O calor e o som da lenha em brasa
tomam conta de tudo. Sobre a mesa um livro de mitologia para ser lido ao final
do dia. No peito uma sensação terna e equilibrada. Os tímidos raios de sol presentes
neste dia tão outonal deixam um quadro bonito para além da vidraça de minha
janela e alegram meu âmago. Um punhado de feijão para a refeição seguinte e um
caderno recheado de muitas lições anotadas enchem meus olhos. Por entre meus
dedos um cigarro de palha e uma xícara de café bem quente enquanto sinal de
sorte e esperança abraça meu instante de contemplação. Acomodo o cobertor sobre
minhas pernas e respiro fundo ao momento em que sinto meu corpo totalmente relaxado
e vejo-me agraciado pelo conforto da lã e o abrigo da rocha. O astral que me
rodeia assemelha-se a luz de uma vela acesa por um anjo e percebo que a
satisfação é algo imensurável e de responsabilidade individual. A sensação divinal
que me envolve clareia minha mente e limpa minha alma. Estou vivo e feliz. E sinto-me
como uma formiga experiente que cumpriu seu papel durante o verão e que agora desfruta
da espera pelo inverno sem nenhuma pressa ou aflição.

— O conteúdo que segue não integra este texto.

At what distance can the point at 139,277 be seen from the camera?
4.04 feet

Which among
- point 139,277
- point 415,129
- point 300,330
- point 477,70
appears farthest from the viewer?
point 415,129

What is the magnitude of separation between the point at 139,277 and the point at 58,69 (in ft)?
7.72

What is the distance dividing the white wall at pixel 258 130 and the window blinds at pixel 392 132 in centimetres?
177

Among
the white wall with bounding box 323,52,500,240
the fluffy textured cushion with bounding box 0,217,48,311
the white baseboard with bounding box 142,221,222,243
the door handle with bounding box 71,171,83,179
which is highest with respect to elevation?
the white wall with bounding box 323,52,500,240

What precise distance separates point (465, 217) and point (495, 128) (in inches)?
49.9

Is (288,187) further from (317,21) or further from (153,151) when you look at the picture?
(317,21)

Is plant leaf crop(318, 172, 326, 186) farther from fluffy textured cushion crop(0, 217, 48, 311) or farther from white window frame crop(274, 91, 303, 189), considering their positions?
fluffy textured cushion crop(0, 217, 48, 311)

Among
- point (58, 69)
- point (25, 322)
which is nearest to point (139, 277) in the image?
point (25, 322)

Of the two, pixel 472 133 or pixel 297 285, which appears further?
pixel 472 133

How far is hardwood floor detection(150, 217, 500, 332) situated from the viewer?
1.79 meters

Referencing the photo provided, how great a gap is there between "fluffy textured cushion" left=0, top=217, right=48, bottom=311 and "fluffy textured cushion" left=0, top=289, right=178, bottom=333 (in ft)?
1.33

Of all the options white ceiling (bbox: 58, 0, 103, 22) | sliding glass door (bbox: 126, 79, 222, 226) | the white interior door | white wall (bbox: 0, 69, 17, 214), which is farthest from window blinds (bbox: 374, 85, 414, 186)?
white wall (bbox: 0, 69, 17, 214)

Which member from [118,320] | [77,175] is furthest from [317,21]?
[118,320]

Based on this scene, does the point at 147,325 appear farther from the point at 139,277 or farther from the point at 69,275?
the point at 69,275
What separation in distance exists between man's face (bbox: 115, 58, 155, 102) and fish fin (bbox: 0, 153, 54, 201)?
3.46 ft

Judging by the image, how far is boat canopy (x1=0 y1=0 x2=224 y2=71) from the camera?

Saio para levar o lixo até o contêiner. O tempo está carregado e vem mais chuva e mais desgraça e isso está me atormentando. Tem um vento frio que se parece com o que sopra no inverno. Alguns pássaros cantam ao tempo em que motoristas afoitos buzinam e gesticulam uns para os outros sempre que dois ou três carros se encontram em uma esquina. Logo vejo dois cães que me cercam e começam a latir. São os mesmos de todos os dias. Agora, manter os próprios cachorros na rua como se estivessem em área privada é o novo normal. Aliás, não aguento mais essa teoria de o novo normal para tudo, como se o mundo houvesse virado de cabeça para baixo. Em pouco tempo escuto rosnadas, olho firme para um deles e digo em alto e bom som: se tu te bobear vou ter de te chamar na pedra. O cão pressente que existe algo de diabólico comigo e hesita. Largo o lixo para dentro do contêiner e em dois segundos tenho quatro pedras em minhas mãos. O canino, incrédulo, ainda me olha e eu olho para ele. Lá pelas tantas v...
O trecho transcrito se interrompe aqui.